This strikes me as an entirely trivial point, the meaning of the question was pretty clear. It wasn't "what is the literal return value". Many APIs will return error codes, and people still talk about them as "returning" certain values colloquially. Of course, if the OP's answer would've been "it returns an error code :) but I assume you're talking about..." I would think that's fine.
Btw, that is the only thing I really disagreed with OP on, the rest seemed just ridiculous.
There's a precise distinction, and thinking about it as "returning" anything other than an error code is chummy human thinking rather than the sort of precise knowledge the test was (supposedly) looking for. The question was actually worse than asking "I'm thinking of a number between 1 and 10, what is it?" because rather than applying a random filter to candidates, it punished the candidate for having precise knowledge.
The difference is memory management, completely different. Don't ask me for a function that "Returns" something in a technical interview and when I call you out on it say I'm wrong, when I'm not.
It's a technical interview, the question should have been technically correct. "What function passes by-reference copies of inodes?"
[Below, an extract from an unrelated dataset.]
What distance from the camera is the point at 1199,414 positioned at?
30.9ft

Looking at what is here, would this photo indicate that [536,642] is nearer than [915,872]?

My worst offense of this was for a linux admin position when asked from another abmin about how to list connections on a machine. My answer was "lsof -i, since I've found it's easiest to pull granular information."
"lsof just prints open files... you would use netstat, not lsof."
I tried correcting him, but he wouldn't listen and ended the call soon after.
Most people don't know that lsof works into two modes- the typical one is to run it against a process ID. The rarer one is no args, which runs it against everything on the system. however, I observe that lsof needs to run as root to print the same information that netstat -tanp returns for a reglar user.
Yeah, you're right about needing root (edit: for processes not owned by the current user). Though, if you have the access, it's a very, very worthwhile tool to learn:
~ $ lsof -a -n -c chrome -iTCP:443 | head -2 #sanitized output
COMMAND PID USER FD TYPE DEVICE SIZE/OFF NODE NAME
chrome 1234 me 12u IPv4 12345 0t0 TCP 127.0.0.1:12345->127.0.0.2:https (ESTABLISHED)
Yes, but we are all chummy humans with our chummy human thinking :) We are generally gifted with the ability of shorthand, context, and understanding that surpasses a purely technical understanding of words, and this is exactly the kind of situation where that helps.
I personally wouldn't want to work with someone who wasn't able to understand what I mean (in such an obvious case, at least) and wasn't able to answer to that meaning.
(Of course, I'd also personally prefer someone who would point out that this is inaccurate, but do so in a charming and off-hand way, to make me feel comfortable. A high bar, maybe, but for a director that's definitely a bar they should clear).
On the other hand, you are interviewing a programmer. Their daily life revolve around technicalities where the difference between returns and fills matter a great deal. Expecting them, all of a sudden, to throw that out of the window and parse technical questions in a hand wavy way is ridiculous.
I can't disagree with you enough. Engineers should always strive to be as clear as possible about what they're doing. The word "return" has a precise meaning in the C language. If the recruiter was unaware of that, that's their bad entirely.
Actually, OP replied exactly as he should because after the first few exchanges, you can tell how anal the interviewer is and as such you have to answer accordingly. Some easy going interviewers might say that its about right, some might say its technically right, etc.
Remember, you have to walk through the interview thru OP's mindset and how he took into consideration the interviewer's analness.
Btw, that is the only thing I really disagreed with OP on, the rest seemed just ridiculous.